Suh, a Korean-Chinese residing in Changbai, told The Daily NK, “Due to merchants headed for North Korea blindly gathering whatever rice they can, the supply in Changbai has completely dried up. It is nearly impossible to see cheaper forms of rice any more, and the price of higher-quality rice has gone up.”
North Korea officially closed Hyesan customs house at the beginning of December, prohibiting all trade until the end of January 2010. Meanwhile, due to the fact that setting prices was difficult immediately after the November 30th currency reform, food and other daily necessity transactions ceased in the North Korean markets, and government regulation permitted the sale of food in procurement stores only, since they are the places in which state price regulation remains feasible.
With the rice supply tumbling in this way, concerns over a food crisis rose sharply. On the 10th, a mother and daughter allegedly died of starvation in Gapsan, Yangkang Province, causing a swift response from a local Party concerned over the possibility of widespread unrest.

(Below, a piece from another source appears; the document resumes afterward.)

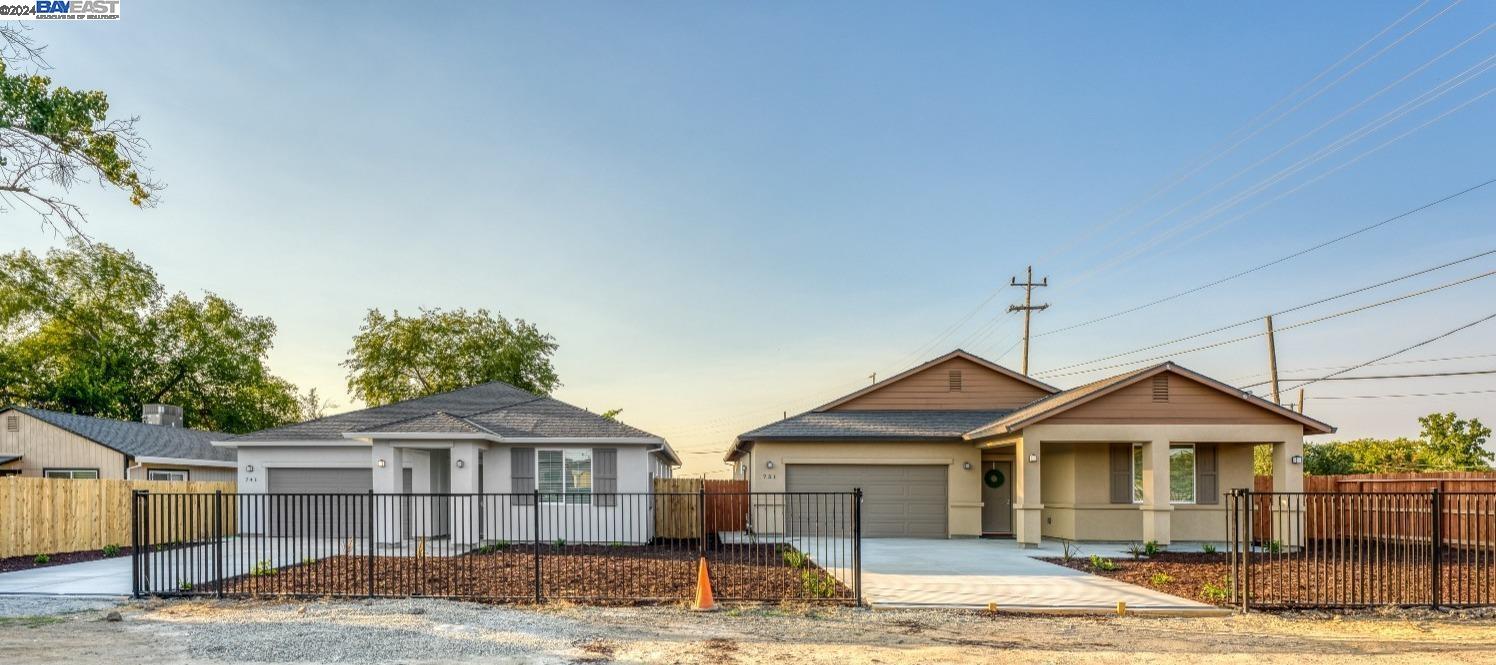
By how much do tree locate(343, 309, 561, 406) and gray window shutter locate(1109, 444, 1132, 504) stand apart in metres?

The North Korean authorities then started allowing imports as of December 11th, as well as permitting the entry of Chinese citizens intending to visit relatives in North Korea on the condition that they bring food into the country.
Before North Korea’s currency reform, the Chinese authorities applied a preliminary reporting system to that rice which was due for export to the North, but since the redenomination it has not made any attempt to curb the outflow.
Until November, the price of rice in the markets of Changbai was as follows (unit: 25kg): 95~100 Yuan for first-grade rice, 85 Yuan for second-grade rice and around 70 Yuan for third-grade rice.
But as of the 26th, it was virtually impossible to purchase a large quantity of third-grade rice, and Chinese merchants had applied new prices; 120 Yuan for first-grade and 100 Yuan for second-grade rice; that’s a 20% rise inside of a month.
Suh added, “The rice which usually goes into North Korea is third-grade, but with North Korean people taking rice out of China, the price has increased by 20%. Residents in Changbai have been shocked by the price of rice climbing in general, and the increase in the price of third-grade rice.”
Due to the climate of the region surrounding the North Korean border, Changbai is not a rice-growing area. As a result of that, and recent harsh weather, the situation is being exacerbated. Suh explained, “It has been snowing heavily in China, which has resulted in traffic congestion in many places. Bringing rice from inland could help bring down the price, but in this current situation, the price will continue to go up.”
Ceaseless North Korean smuggling also plays a role in the price increases. The Daily NK’s Yangkang Province source explained, “Currently, in Hyesan, there is probably more rice being smuggled in than is coming in through customs. After the currency reform, the authorities prohibited the sale of daily necessities, so smugglers focused on rice instead.”